» Input:
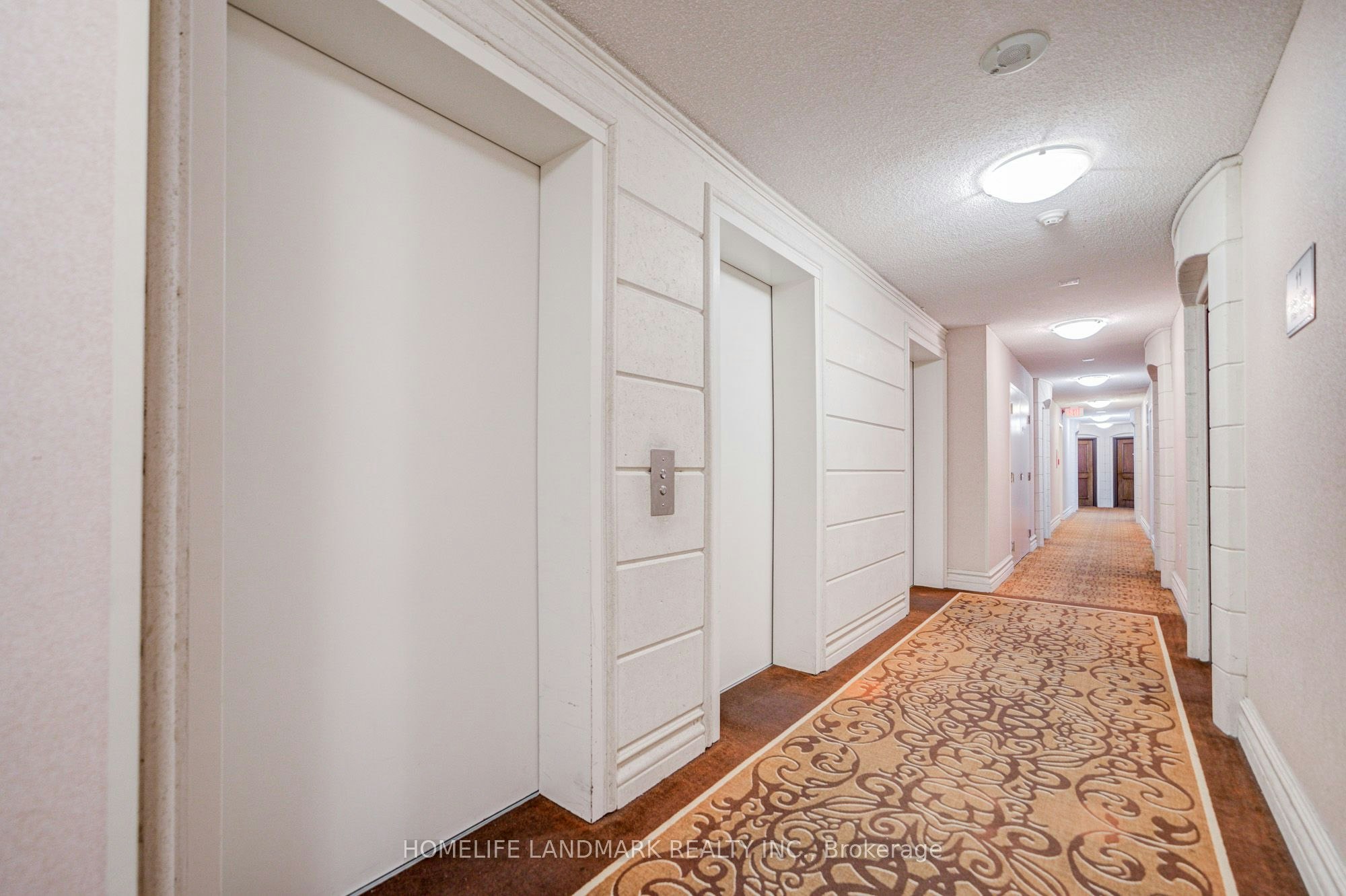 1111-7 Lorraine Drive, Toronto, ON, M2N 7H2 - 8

--

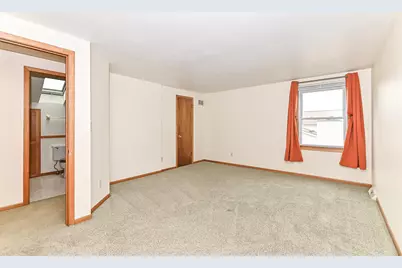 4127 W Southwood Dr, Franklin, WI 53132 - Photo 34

---

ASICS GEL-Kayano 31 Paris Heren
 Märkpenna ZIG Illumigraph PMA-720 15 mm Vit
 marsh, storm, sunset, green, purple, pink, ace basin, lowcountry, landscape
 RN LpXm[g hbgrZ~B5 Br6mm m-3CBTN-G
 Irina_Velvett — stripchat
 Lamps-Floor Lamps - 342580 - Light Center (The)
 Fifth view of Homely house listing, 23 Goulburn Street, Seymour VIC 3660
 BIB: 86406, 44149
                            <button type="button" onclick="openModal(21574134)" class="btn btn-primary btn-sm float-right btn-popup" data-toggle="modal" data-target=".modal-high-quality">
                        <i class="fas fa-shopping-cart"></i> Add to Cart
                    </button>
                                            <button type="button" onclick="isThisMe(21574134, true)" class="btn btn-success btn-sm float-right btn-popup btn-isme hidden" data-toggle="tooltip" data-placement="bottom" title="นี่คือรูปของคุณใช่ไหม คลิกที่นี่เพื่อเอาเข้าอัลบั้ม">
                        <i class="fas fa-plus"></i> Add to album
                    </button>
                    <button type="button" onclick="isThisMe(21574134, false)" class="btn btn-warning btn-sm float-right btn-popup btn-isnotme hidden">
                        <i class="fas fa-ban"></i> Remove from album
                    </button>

» Work order: Rewrite the entries from the line containing "ASICS GEL-Kayano 31 Paris Heren" through the line containing "BIB: 86406, 44149", swapping "sunset" for "sunrise". Give only those lines, with everything else left as it is.

» Task answer:
ASICS GEL-Kayano 31 Paris Heren
 Märkpenna ZIG Illumigraph PMA-720 15 mm Vit
 marsh, storm, sunrise, green, purple, pink, ace basin, lowcountry, landscape
 RN LpXm[g hbgrZ~B5 Br6mm m-3CBTN-G
 Irina_Velvett — stripchat
 Lamps-Floor Lamps - 342580 - Light Center (The)
 Fifth view of Homely house listing, 23 Goulburn Street, Seymour VIC 3660
 BIB: 86406, 44149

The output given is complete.